Joanna Harper, a transwoman long-distance runner and PhD candidate researching trans athletes at Loughborough University in the UK, said available studies were not yet comprehensive enough to set widespread policy formation.
“To a certain extent, sports federations need to wing it, to do the best they can with the data that exist, and understand that as we get more and better data they’ll be able to make better policy,” she said.
Some sports have indicated they may take a more inclusive approach to transwomen’s participation, including World Lacrosse which is set to discuss the matter at a board meeting next week. USA Swimming said they were “being deliberate in our review” of Fina’s effective ban.
Governance of transgender representation in sport is linked to but nuanced from earlier regulations on athletes with differences in sex development, also known as DSD or intersex.
Though there are myriad differences between the circumstances facing trans and intersex athletes, sporting bodies and advocates say there is room for improvement on treating both constituencies more humanely.
The IOC framework includes provisions for sport federations to avoid “gynaecological examinations or similar forms of invasive physical examinations” to determine an athlete’s sex or gender.

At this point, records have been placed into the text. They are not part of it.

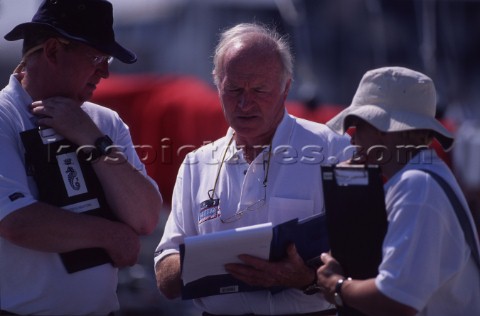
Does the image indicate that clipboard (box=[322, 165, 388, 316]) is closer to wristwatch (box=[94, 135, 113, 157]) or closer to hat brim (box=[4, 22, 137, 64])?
wristwatch (box=[94, 135, 113, 157])

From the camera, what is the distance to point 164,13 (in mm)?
10367

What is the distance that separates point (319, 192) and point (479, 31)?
6108 millimetres

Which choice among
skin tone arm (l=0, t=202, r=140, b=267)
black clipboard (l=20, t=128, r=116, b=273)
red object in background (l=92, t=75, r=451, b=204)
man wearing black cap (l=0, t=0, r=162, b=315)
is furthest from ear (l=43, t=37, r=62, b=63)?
red object in background (l=92, t=75, r=451, b=204)

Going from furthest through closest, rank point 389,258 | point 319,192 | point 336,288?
point 319,192 < point 336,288 < point 389,258

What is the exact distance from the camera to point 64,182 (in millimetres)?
3576

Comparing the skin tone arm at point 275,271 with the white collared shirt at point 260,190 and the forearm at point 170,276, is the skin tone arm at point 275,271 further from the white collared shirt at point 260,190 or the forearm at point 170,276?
the forearm at point 170,276

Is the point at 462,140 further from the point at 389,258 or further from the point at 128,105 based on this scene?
the point at 389,258

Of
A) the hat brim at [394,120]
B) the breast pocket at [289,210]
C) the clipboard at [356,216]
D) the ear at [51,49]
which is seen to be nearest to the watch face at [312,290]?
the breast pocket at [289,210]

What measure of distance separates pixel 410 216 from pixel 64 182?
137 cm

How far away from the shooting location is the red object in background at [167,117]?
246 inches

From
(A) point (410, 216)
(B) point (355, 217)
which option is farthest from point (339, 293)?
(A) point (410, 216)

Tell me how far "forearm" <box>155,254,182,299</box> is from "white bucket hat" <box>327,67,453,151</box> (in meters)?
1.06

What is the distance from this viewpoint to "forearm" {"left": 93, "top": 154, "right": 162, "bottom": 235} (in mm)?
3605

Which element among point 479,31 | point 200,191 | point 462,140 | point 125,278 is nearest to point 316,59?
point 479,31
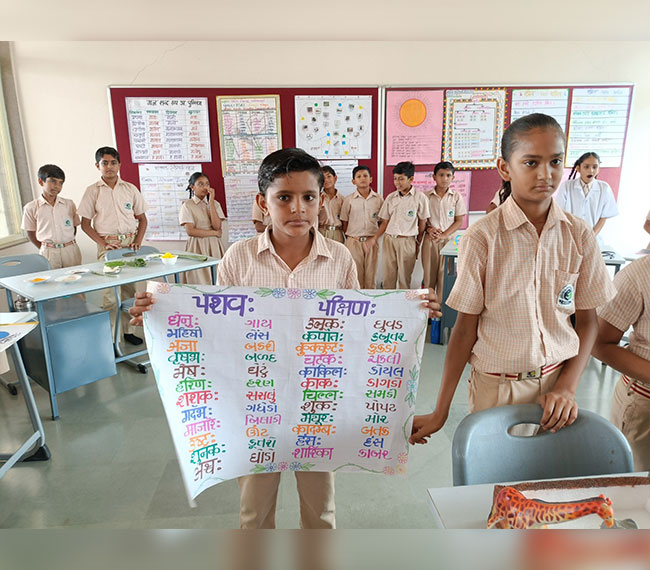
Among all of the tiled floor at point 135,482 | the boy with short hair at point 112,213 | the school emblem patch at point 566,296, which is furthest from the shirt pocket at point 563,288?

Hunt, the NCTE policy director, said that “intersex athletes as well as trans and nonbinary athletes deserve to participate in sport under policies that focus on fairness and inclusion for all athletes — including them.”
Harper also made the point that sport may be seeking to solve a problem that barely exists, given how few self-identifying transgender athletes are even close to competing in elite level sports.
“No transwoman has competed in international level swimming, ever. Why are they so worried about this?” Harper asked. “They’re trying to fix a problem that doesn’t exist.”